その数日後、間もなく某店のナンバーワンになりそうなコと初めて遊んだ際にも射精しなかったのだが、シャワーを浴びながら、「このあとはどこに行くんですか」と聞くので「うち帰って、君のこと考えてセンズリする」と答えたところ、「今度、オナニーをするところを見せてもらえないですか」と頼まれた。これが本気らしいのである。
話をよくよく聞いたところ、「セックスをしまくっている」と答えることは恥ずかしくないのに、「オナニーをしている」と答えるのは恥ずかしいそうで、普段は「オナニーはしてない」と答えている彼女だが、「こいつには何言っても大丈夫」と思ってくれたようで、プレイルームに戻ってから、彼女は新宿二丁目で買った男のオナニー・ビデオをネタにしていることを教えてくれた。ステキな若者がセンズリしてますからね。出ているのはノンケだったりするし。
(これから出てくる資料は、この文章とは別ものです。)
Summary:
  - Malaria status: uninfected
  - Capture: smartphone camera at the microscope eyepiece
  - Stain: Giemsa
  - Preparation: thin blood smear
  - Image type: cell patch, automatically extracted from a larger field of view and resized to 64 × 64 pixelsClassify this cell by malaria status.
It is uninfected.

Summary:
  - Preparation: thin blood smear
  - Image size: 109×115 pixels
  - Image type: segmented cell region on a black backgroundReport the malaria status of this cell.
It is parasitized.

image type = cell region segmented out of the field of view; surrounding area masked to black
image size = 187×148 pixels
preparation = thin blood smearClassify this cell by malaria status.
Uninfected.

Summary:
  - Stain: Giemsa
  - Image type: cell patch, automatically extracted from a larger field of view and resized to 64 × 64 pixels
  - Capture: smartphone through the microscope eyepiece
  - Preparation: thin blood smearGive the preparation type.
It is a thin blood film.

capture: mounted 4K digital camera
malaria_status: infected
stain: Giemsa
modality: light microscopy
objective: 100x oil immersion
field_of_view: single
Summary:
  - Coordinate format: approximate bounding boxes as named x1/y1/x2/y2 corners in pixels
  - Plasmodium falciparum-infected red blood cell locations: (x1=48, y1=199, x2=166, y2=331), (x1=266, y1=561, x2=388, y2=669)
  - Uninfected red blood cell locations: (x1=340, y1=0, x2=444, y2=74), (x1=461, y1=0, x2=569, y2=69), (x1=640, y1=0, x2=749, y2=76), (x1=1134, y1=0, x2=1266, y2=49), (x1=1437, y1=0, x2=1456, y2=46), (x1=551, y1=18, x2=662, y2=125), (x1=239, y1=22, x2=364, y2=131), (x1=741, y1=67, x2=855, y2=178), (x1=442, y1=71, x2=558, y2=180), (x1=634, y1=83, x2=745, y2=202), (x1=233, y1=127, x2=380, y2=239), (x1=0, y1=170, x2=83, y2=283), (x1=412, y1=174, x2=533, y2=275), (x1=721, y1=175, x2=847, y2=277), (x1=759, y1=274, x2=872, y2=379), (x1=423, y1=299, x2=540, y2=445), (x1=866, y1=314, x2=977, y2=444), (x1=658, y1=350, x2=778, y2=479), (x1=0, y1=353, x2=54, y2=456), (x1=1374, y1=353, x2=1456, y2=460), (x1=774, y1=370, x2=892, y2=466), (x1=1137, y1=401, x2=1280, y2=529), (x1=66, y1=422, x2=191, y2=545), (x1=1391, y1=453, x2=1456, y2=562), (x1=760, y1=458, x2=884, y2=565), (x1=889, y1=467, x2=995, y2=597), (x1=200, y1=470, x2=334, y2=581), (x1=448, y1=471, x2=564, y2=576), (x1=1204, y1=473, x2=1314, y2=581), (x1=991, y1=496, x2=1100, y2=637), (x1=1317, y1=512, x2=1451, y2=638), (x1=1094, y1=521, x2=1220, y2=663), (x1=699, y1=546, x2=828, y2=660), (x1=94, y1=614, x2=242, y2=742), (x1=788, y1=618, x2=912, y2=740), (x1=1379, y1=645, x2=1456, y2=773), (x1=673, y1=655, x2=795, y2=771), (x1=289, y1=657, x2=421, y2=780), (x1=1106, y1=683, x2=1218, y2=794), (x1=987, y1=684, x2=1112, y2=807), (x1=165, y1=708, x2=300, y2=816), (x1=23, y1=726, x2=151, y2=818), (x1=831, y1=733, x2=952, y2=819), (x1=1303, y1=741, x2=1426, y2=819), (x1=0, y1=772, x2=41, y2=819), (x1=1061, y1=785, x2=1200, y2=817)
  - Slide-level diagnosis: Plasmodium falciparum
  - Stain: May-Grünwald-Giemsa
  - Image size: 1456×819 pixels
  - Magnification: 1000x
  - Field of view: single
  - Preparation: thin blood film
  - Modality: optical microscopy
「セックスしているところを見るより、男の人がオナニーをしているところを見る方が興奮するんですよ」
しかし、彼女は男の生オナニーを見たことがなく、私がエロ本でセンズリするところを見たいと言う。
「じゃあ、今度お互いに見せっこしようよ」
「それはまた違う。見せっこはプレイになっちゃうじゃないですか。お店でも自分でこすって出すお客さんがいますけど、それはプレイですから」
※写真は本文と関係がありません。
ゲイ向けのオナニー・ビデオでオナニー
私は以前アメリカで流行っていると言われていたオナニーパーティの話をした。エイズに対抗してエロをやり続ける政治的なメッセージが込められていたと思うのだが、一切体に触れず、参加者はそれぞれにオナニーをするのである。
「それはそれで楽しそうだと思うけど、オナニーとは意味が違ってきそう。私はプレイじゃなくて、純粋なオナニーが見たい」
男でも、からみではなく、オナニーもののAVでしか興奮しない人たちがいて、その女版である。
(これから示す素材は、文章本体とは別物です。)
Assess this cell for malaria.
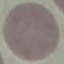

Uninfected.

preparation: thin blood smear
stain: Giemsa
capture: smartphone through the microscope eyepiece
image_type: cell patch, automatically extracted from a larger field of view and resized to 64 × 64 pixels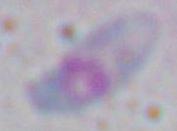
Toxoplasma gondii is seen. Captured at 1000x magnification. Photomicrograph.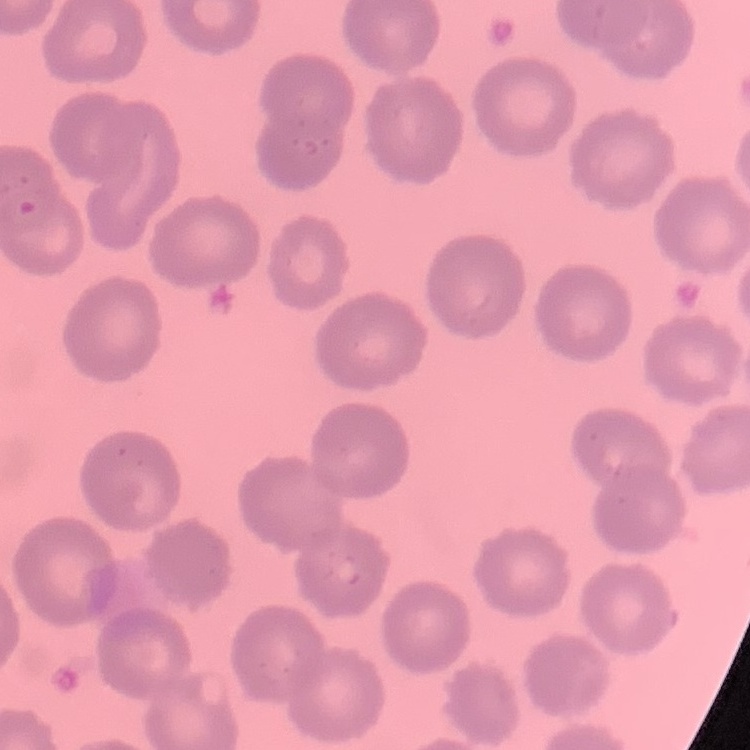
Summary:
  - Erythrocyte morphology: no rouleaux formation
  - Image type: square crop of a larger photomicrograph
  - Preparation: thin blood smear
  - Stain: Field's or Giemsa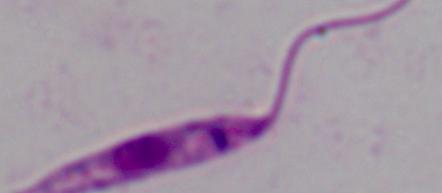
Captured at 1000x magnification. A Leishmania parasite is shown. Photomicrograph.Name the parasite shown.
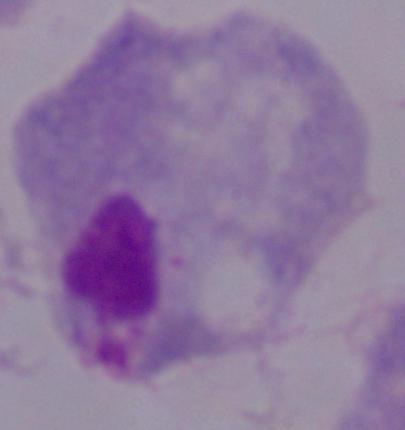
A trichomonad.

modality = micrograph
magnification = 1000x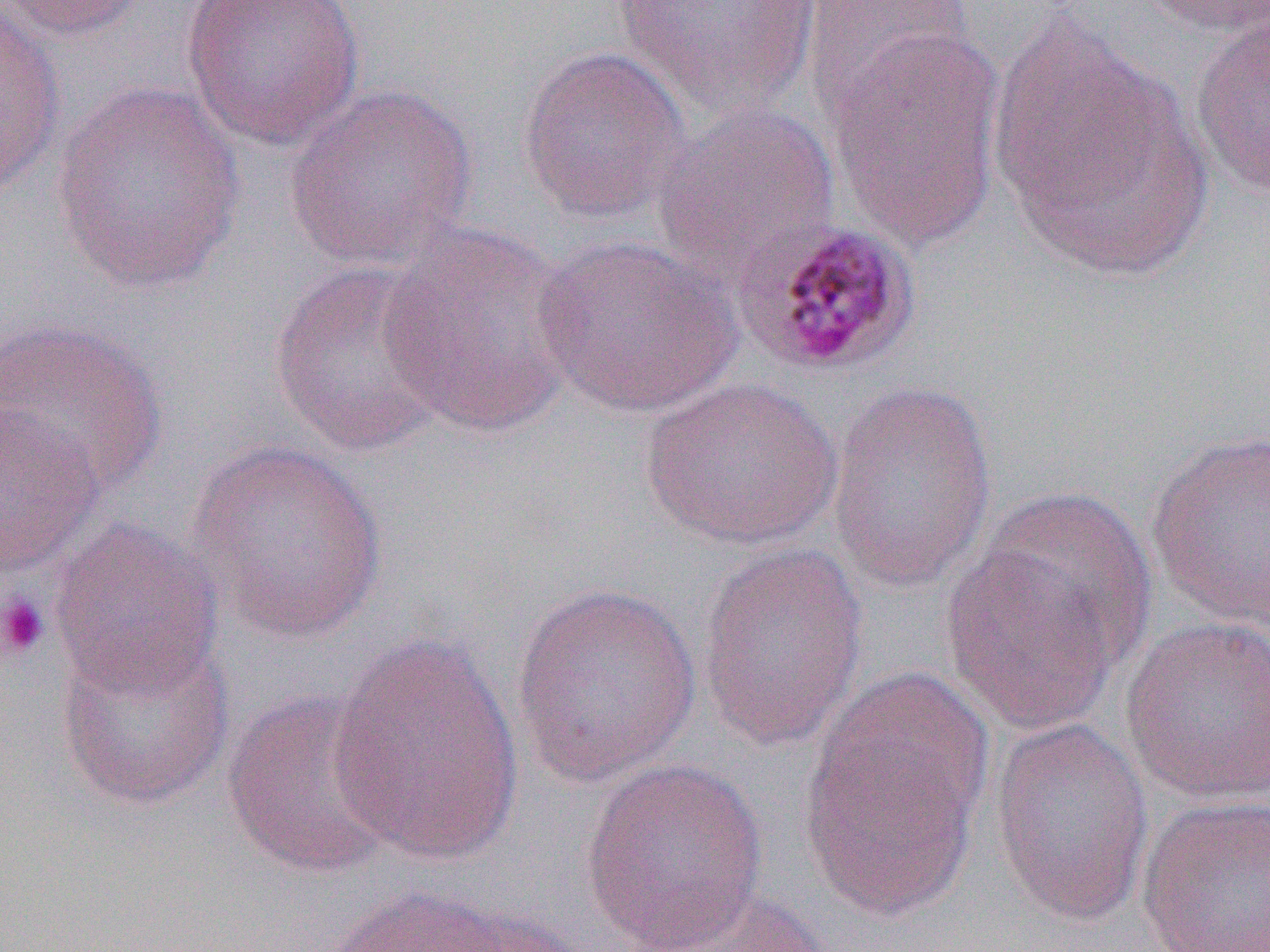

Summary:
  - Coordinate format: approximate bounding boxes as [x1, y1, x2, y2] in pixels
  - Platelet locations: [0, 592, 51, 662]
  - Plasmodium malariae-infected red blood cell locations: [733, 218, 923, 379]
  - Uninfected red blood cell locations: [0, 0, 149, 42], [0, 0, 66, 197], [181, 0, 367, 151], [611, 0, 824, 119], [1137, 0, 1270, 38], [801, 1, 976, 123], [1188, 9, 1269, 198], [987, 10, 1214, 283], [825, 27, 1007, 253], [516, 45, 690, 225], [283, 81, 479, 272], [50, 82, 246, 293], [651, 100, 841, 283], [376, 223, 584, 437], [532, 234, 746, 419], [268, 260, 453, 459], [0, 317, 170, 497], [639, 376, 843, 551], [825, 380, 999, 594], [0, 404, 105, 578], [1144, 427, 1270, 634], [187, 440, 390, 646], [49, 518, 223, 701], [941, 518, 1139, 740], [695, 542, 870, 754], [509, 580, 705, 789], [1120, 616, 1270, 806], [325, 632, 525, 865], [55, 633, 236, 812], [801, 674, 989, 919], [221, 687, 400, 880], [989, 718, 1155, 927], [579, 758, 769, 950], [1135, 794, 1270, 952], [310, 883, 552, 952], [627, 885, 831, 952]
  - Slide-level diagnosis: Plasmodium malariae
  - Field of view: one of a larger specimen
  - Preparation: thin blood film
  - Magnification: 1000x
  - Image size: 1270×952 pixels
  - Modality: light microscopy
「それ、難しいね。だって、君がいると、目の前の君に欲情してしまうよ」
「そうなると、なんか違うんですよね。ピュアじゃないです。エロ本でしてください。私の存在を消して欲しいんです。こっそり覗かせてください」
「でも、それを見て君も興奮するんだろ」
「はい、オナニーします」
「オナニーしている君が横にいるのに、それで興奮してはいけないというのは厳しいな」
「じゃあ、オナニーはしません。ビデオを撮らせてください。オナニーはあとでします」
「でも、よくよく考えると、ビデオだって、観られることを意識しているからな」
「そうなんです。問題はそこなんですよ。普段、そんなことは意識せずに、ビデオは楽しめるんですよ。気持ちよくないのに気持ちいいフリをしているわけじゃないじゃないですか。おちんちんが大きくなっているし、射精もするし。そこには噓がない」
「射精の瞬間に君もイクわけだ」
「そういう時もあるし、イク直前の表情とかに合わせることも多いですね。で、終わったあとの冷静な頭では、でも、“これは撮影している人もいるんだから、本当のオナニーじゃない。騙された”って気持ちになることがある(笑)。そこが以前から不満だったんです。本当に男の人がオナニーしているところの盗撮ビデオが欲しい」
「撮影を意識していない男のオナニーは地味だぞ。声を出すわけじゃないし、身悶えするわけじゃないし。ご飯を食っているのと同じようなもんだ」
「そうなんですか。ビデオでは“ああああー”って叫んでますよ」
「男が叫んでオナニーしていると思うのはビデオの悪影響だ」
「あれもいいんですけど、本物を私は追及したい」
「オナニー限定の覗きマニア」
「オナニーだけじゃなくて、覗きが好きなんですよ」
話が面白くなってきたのだが、時間が来てしまった。
なんとかしてくれませんか
慌てて部屋を出ようとする私に彼女はこう言った。
「あー、今までこの話は誰にも言ったことがなかったのに、遂に言ってしまいました。聞いた以上はなんとかしてくれませんか」
「そう言われてもだな」
「本気で言ってますからね、私。こんなこと、他の人には頼めないから」
顔が真剣である。
「初めて会ったのにね」
「なんか理解してくれそうだったから。こういうところに来て、射精しなくていいので家に帰ってオナニーするって堂々と宣言するお客さんはいませんよ。この人は仲間だって思いました(笑)。これ、仲間の秘密ですからね。他のお客さんや店の人が知ったら変態だと思われます」
「変態だと思うけど」
「私もそう思います。もっと話したいのでまた来てください」
「わかったよ」
ラブホの裏でオナニーをする女子中学生
私ももっと聞きたくて、後日出直した。